#anonymization #anonymize #regex #ner #flash #docker-image #anonymizer

yanked anonymize_rs

Data anonymization library

0.0.1 Jul 9, 2023

#5 in #anonymization

Apache-2.0

38KB
939 lines

Anonymizers 🎭 - ner, regex, flash text anonymizer

This project is a data anonymization library built with Rust 🦀.

It uses three techniques to anonymize data:

  • Named Entity Recognition (NER),
  • Flash Text,
  • Regular Expressions (Regex).

Library can be used:

  • python library 🐍
  • rust library 🦀
  • REST API 🌐
  • Docker image 🐠

Anonymizers

Named Entity Recognition (NER)

This method enables the library to identify and anonymize sensitive named entities in your data, like names, organizations, locations, and other personal identifiers.

Anonymizers library uses ML models in onnx format (using tract).
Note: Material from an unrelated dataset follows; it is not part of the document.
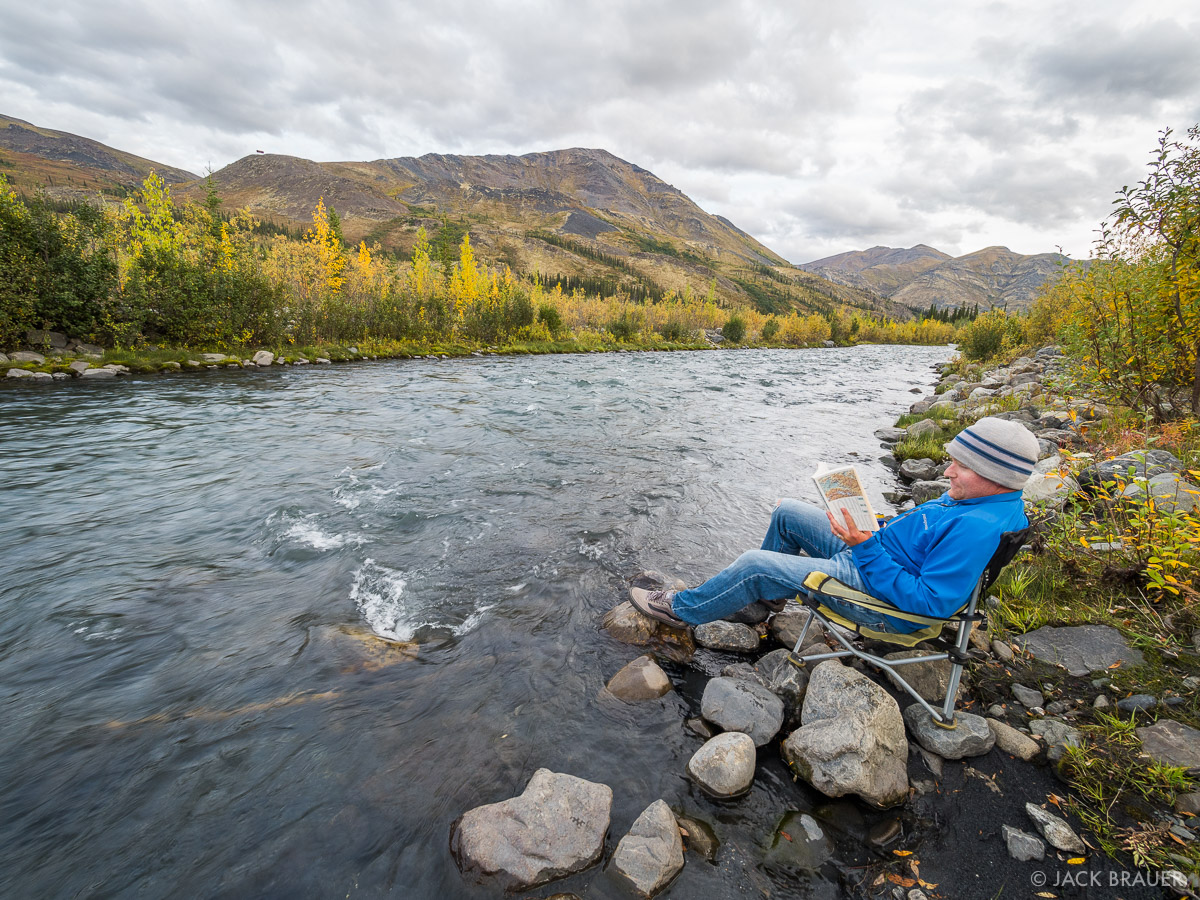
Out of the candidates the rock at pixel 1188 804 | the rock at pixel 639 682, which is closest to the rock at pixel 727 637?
the rock at pixel 639 682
To prepare onnx model (they are only for converting model to onnx thus you don't need them during inference) additional libraries will be required:

pip install torch onnx sacremoses transformers[onnx]

You can use exsting models from HuggingFace (please note that repository license is only associated with library code) eg

import os
import transformers
from transformers import AutoModelForMaskedLM, AutoTokenizer, AutoModelForTokenClassification
from transformers.onnx import FeaturesManager
from pathlib import Path
from transformers import pipeline

model_id='dslim/bert-base-NER'
tokenizer = AutoTokenizer.from_pretrained(model_id)
model = AutoModelForTokenClassification.from_pretrained(model_id)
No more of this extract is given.